2.6. Short-Read Data Processing and Variant Detection
Short-read data processing and detection of somatic single nucleotide variants and copy-number variants was carried out as previously described [50]. In addition to the gatk-somatic-cnvs pipeline from GATK 4.1.4.0 [51], CNV calling was performed with CNVkit 0.9.10 [52] or CONTRA 2.0.8 [53] using standard parameters.

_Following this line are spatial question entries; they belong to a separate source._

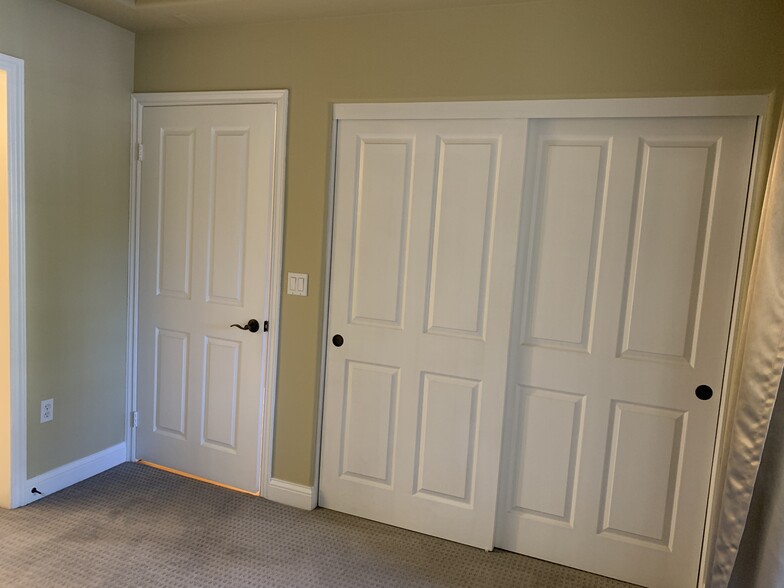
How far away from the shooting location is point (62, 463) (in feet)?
9.53

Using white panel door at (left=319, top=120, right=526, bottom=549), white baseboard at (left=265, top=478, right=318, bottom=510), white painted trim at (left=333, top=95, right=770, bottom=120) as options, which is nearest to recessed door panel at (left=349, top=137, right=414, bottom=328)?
white panel door at (left=319, top=120, right=526, bottom=549)

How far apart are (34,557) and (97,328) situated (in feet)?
3.68

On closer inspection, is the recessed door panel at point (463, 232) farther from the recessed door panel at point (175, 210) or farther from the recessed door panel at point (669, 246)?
the recessed door panel at point (175, 210)

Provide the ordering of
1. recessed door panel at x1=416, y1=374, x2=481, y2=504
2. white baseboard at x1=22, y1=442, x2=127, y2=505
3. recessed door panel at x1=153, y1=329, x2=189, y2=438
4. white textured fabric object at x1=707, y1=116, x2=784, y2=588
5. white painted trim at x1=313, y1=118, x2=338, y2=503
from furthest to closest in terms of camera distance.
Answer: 1. recessed door panel at x1=153, y1=329, x2=189, y2=438
2. white baseboard at x1=22, y1=442, x2=127, y2=505
3. white painted trim at x1=313, y1=118, x2=338, y2=503
4. recessed door panel at x1=416, y1=374, x2=481, y2=504
5. white textured fabric object at x1=707, y1=116, x2=784, y2=588

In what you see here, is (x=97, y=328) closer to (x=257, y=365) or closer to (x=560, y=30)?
(x=257, y=365)

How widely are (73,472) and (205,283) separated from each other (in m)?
1.18

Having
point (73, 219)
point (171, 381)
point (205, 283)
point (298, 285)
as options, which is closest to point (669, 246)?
point (298, 285)

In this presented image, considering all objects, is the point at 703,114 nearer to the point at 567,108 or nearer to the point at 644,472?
the point at 567,108

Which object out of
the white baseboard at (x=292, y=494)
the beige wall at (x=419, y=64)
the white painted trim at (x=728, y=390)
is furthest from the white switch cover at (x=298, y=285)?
the white painted trim at (x=728, y=390)

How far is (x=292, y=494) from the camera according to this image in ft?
9.48

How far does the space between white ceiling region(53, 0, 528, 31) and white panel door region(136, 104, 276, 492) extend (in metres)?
0.41

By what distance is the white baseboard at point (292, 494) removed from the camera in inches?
112

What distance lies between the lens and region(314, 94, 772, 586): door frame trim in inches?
81.1

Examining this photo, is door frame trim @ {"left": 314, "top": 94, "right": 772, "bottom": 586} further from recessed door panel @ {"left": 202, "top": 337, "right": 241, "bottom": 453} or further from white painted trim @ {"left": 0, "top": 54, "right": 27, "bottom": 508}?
white painted trim @ {"left": 0, "top": 54, "right": 27, "bottom": 508}
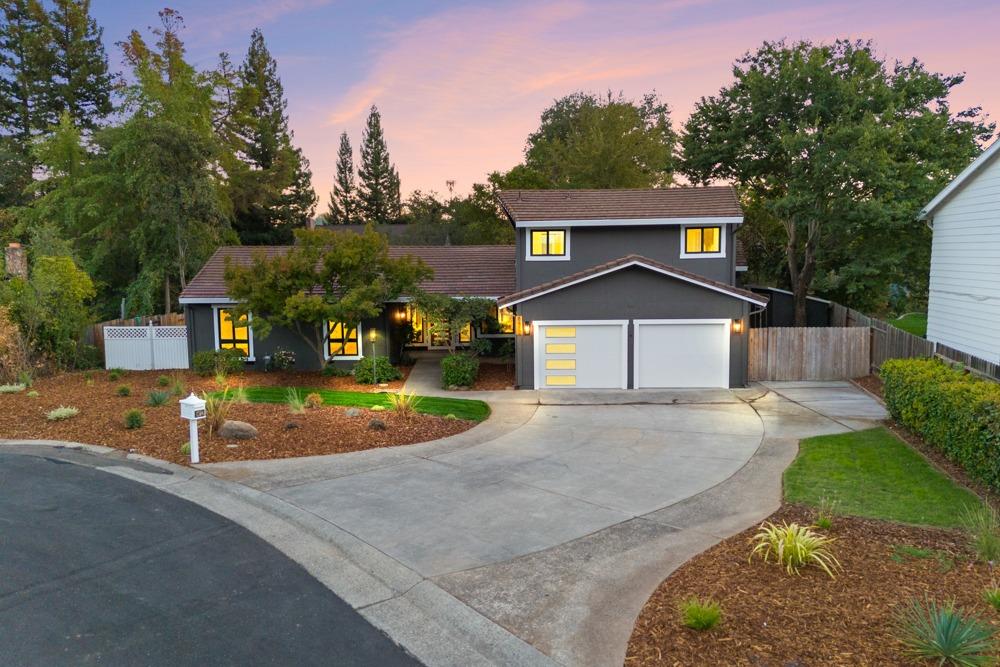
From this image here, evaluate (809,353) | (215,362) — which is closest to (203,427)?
(215,362)

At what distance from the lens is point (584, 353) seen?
673 inches

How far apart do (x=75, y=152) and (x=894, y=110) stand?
32045 millimetres

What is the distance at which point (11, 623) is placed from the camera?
16.5 ft

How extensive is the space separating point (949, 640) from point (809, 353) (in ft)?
48.7

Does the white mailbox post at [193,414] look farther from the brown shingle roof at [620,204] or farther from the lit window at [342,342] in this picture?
the brown shingle roof at [620,204]

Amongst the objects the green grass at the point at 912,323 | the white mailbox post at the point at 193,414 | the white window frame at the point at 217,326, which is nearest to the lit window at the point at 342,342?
the white window frame at the point at 217,326

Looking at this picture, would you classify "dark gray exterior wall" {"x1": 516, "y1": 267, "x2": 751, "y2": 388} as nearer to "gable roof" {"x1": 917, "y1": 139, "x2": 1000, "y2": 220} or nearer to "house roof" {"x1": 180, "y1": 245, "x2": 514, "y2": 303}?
"house roof" {"x1": 180, "y1": 245, "x2": 514, "y2": 303}

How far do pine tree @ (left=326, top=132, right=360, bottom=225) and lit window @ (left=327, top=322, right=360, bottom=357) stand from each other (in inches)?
1690

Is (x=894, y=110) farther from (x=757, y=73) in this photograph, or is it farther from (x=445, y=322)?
(x=445, y=322)

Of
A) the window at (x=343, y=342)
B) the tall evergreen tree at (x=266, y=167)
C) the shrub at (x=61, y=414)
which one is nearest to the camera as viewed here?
the shrub at (x=61, y=414)

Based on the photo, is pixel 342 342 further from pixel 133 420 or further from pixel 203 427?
pixel 203 427

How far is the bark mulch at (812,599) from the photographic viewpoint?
452 centimetres

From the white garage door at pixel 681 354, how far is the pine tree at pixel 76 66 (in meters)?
34.0

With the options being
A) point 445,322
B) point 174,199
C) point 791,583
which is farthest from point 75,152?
point 791,583
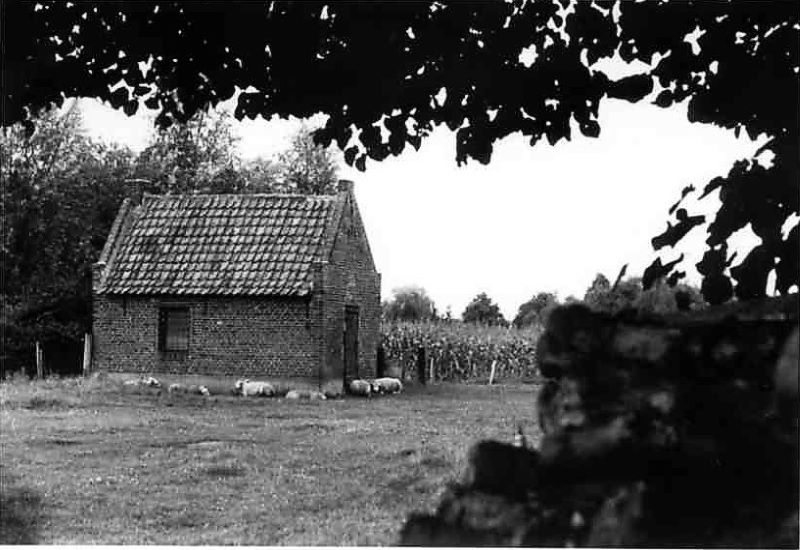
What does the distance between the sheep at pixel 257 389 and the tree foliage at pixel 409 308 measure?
8.46 m

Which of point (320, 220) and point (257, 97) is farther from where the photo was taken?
point (320, 220)

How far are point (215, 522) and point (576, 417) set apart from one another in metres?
5.91

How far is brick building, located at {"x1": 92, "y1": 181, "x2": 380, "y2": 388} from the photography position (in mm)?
19562

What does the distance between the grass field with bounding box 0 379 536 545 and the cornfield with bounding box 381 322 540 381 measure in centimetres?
937

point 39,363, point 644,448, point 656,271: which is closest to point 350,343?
point 39,363

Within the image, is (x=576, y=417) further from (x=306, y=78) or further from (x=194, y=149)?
(x=194, y=149)

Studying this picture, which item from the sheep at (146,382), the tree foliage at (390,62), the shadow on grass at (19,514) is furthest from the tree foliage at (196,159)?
the tree foliage at (390,62)

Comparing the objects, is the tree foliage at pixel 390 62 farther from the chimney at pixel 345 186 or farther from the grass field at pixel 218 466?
the chimney at pixel 345 186

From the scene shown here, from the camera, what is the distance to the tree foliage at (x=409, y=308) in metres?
27.6

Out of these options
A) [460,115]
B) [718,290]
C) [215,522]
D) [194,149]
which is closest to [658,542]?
[718,290]

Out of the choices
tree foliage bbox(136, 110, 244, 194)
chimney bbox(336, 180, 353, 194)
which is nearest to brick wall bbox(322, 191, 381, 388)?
chimney bbox(336, 180, 353, 194)

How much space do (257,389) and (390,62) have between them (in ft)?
45.3

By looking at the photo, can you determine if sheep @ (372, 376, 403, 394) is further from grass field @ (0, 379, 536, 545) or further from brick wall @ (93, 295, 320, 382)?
grass field @ (0, 379, 536, 545)

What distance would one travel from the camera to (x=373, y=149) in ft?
18.1
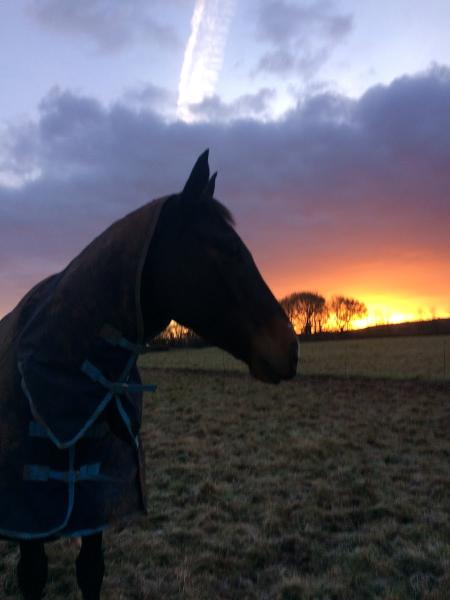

2.7. Long-Read Whole-Genome Sequencing and Data Processing
From the CD3+ sample, 100 ng DNA was subjected to library construction using the SQK-PBK004 kit and sequenced on the GridION sequencer with R9.4.1 flow cells (Oxford Nanopore Technologies, Oxford, UK). Base calling was performed with guppy 5.1.13 and the super-accuracy model. Reads were trimmed with Porechop 0.2.4 [54] and mapped to GRCh38 with minimap2 2.17 [55] using the -R, -Y, and the –MD parameters. Coverage analysis was performed by counting bases in 50 kb intervals using samtools and visualizing the results using a custom script. Structural variants were called using Sniffles 2.0.5 [56,57] with the –non-germline, –output-rnames, and –tandem-repeats parameters. The called SVs were filtered using a custom script available on GitHub (https://github.com/carstenhain/sv-analysis, accessed on 6 August 2022). SVs were visualized using Circos 0.69 [58] and custom python scripts.
2.8. Long-Read Targeted Sequencing
A total of 1 µg of DNA from the unprocessed spindle biopsy was subjected to library construction using the SQK-LSK109 kit and sequenced on the GridION sequencer with R9.4.1 flow cells (Oxford Nanopore Technologies, Oxford, UK). The adaptive sampling option was enabled in MinKNOW 20.10.6. For targeting, a bed-file and the human genome GRCh38 were used. The intervals were constructed manually, consisting of individual SV breakpoints with 15 kb padding as well as larger regions, e.g., the complete chr9p region. In total, 112 regions comprising 112 Mb were targeted with this approach (Table S2). Base calling was done with guppy 5.1.13 and the super-accuracy model. Reads were trimmed with Porechop 0.2.4 [54] and mapped to GRCh38 with minimap2 2.17 [55] using the -R, -Y, and the –MD parameters. SNP calling was performed with longshot 0.4.1 [59], SNPs were filtered for QUAL > 100, and reads were phased with WhatsHap [60].
2.9. Detection of RAG or Microhomology Sites at SV Breakpoints
Analysis of RAG heptamers was carried out as described [20]. For microhomology detection, the sequences 12 bp around SV breakpoints were extracted and pairwise aligned using a custom script. The best alignment (in bp length) was used for further analysis. For comparison with RAG and microhomology occurrence in a random background, a random set of 100 SVs was generated and subjected to the same analysis steps as the actual SVs.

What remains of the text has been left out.